EXERCISES |
1. Which parties, plaintiff and defendants alike, are named in the case caption of the court memorandum?
2. Reproduce the court memorandum word for word from "MEMORANDUM OF DECISION" to "address its deficiencies.".
3. In the court memorandum, on what basis did the plaintiff move for reconsideration?
-- ARTICLE start --
United States District Court, D. Connecticut

April 6, 2017

JEFFREY GOODWIN, Plaintiff,
v.
CITY OF NEW HAVEN and DEAN ESSERMAN, Defendants.

          MEMORANDUM OF DECISION ON DEFENDANTS' MOTION TO DISMISS

          WARREN W. EGINTON SENIOR UNITED STATES DISTRICT JUDGE

         The Court initially dismissed plaintiff's claims after defendants moved to dismiss and plaintiff failed to respond. Aside from plaintiff's neglect, plaintiff's original complaint failed to raise a right to relief above the speculative level. After the Court's order dismissing the case was entered, plaintiff moved for reconsideration based on his unintentional failure to file responses, and the Court granted plaintiff permission to amend his complaint to address its deficiencies.
-- ARTICLE end --
-- ENTRIES SUPPLIED start --
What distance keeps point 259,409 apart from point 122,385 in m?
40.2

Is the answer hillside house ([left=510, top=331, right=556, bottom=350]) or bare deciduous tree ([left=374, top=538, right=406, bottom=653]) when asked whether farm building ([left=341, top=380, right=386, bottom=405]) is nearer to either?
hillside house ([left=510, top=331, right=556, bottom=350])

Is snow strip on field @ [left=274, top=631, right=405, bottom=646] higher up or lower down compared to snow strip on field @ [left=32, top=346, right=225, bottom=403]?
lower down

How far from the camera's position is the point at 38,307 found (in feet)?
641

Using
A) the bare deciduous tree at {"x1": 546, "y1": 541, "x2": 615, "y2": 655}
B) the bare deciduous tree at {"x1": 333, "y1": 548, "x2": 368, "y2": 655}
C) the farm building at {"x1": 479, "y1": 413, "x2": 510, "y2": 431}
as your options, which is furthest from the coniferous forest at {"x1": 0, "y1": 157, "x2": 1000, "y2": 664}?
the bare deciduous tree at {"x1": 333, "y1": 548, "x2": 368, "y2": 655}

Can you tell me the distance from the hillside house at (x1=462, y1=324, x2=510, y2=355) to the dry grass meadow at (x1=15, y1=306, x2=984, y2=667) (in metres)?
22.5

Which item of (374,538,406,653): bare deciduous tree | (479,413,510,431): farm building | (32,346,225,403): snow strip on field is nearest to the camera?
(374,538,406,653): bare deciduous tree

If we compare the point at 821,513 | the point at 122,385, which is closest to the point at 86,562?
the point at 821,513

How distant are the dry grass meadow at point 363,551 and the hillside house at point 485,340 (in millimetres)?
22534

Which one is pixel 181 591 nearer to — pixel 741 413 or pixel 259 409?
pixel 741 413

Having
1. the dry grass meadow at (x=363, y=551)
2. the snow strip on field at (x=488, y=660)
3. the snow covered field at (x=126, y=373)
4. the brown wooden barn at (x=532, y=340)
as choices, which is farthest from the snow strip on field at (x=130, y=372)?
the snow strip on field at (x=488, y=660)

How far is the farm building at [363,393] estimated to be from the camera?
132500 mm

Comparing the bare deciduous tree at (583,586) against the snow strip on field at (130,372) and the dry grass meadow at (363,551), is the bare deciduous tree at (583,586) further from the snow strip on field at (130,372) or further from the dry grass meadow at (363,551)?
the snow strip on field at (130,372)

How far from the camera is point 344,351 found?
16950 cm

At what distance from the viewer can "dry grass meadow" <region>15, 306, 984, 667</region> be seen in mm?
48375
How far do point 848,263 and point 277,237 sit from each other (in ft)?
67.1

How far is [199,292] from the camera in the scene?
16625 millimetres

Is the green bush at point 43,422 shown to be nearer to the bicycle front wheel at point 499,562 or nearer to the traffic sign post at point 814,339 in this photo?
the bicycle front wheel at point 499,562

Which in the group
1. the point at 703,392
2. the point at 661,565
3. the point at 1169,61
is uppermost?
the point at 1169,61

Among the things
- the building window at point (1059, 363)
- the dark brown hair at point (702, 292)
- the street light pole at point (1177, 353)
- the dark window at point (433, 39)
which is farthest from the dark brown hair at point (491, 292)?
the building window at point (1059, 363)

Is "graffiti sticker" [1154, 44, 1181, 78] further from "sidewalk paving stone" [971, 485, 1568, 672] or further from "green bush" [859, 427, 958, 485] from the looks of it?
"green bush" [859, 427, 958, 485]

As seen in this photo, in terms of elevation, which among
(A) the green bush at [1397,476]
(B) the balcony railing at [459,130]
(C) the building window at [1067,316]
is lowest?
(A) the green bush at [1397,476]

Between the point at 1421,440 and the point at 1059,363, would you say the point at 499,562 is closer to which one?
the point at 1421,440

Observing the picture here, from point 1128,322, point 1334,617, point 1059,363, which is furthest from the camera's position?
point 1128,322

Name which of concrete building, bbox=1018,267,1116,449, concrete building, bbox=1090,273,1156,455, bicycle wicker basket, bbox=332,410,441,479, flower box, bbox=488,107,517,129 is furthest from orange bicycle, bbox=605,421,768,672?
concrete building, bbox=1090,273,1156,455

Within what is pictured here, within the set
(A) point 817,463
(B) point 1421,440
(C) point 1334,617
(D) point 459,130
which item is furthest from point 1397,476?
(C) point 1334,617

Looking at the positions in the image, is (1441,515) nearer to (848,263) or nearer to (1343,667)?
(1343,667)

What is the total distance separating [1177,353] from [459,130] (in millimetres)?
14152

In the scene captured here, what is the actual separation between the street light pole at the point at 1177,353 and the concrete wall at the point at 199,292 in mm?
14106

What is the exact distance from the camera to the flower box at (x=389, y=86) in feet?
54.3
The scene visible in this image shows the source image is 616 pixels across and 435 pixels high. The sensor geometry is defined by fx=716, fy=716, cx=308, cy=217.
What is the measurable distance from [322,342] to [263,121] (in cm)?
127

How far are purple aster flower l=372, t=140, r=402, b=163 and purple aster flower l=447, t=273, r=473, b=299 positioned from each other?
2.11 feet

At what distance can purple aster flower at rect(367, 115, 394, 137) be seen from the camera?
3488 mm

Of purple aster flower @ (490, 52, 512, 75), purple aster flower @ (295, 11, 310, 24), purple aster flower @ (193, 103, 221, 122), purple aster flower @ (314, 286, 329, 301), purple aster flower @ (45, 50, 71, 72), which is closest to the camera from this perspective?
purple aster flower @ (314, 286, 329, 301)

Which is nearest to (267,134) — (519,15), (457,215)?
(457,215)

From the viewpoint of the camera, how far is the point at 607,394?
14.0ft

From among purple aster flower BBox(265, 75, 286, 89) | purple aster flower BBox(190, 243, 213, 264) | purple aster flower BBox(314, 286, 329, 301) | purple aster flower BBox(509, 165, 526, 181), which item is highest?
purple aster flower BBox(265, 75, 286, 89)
-- ENTRIES SUPPLIED end --
RESPONSES BY TASK |
1. Jeffrey Goodwin, City of New Haven, Dean Esserman

2.
MEMORANDUM OF DECISION ON DEFENDANTS' MOTION TO DISMISS

          WARREN W. EGINTON SENIOR UNITED STATES DISTRICT JUDGE

         The Court initially dismissed plaintiff's claims after defendants moved to dismiss and plaintiff failed to respond. Aside from plaintiff's neglect, plaintiff's original complaint failed to raise a right to relief above the speculative level. After the Court's order dismissing the case was entered, plaintiff moved for reconsideration based on his unintentional failure to file responses, and the Court granted plaintiff permission to amend his complaint to address its deficiencies.

3. His unintentional failure to file responses.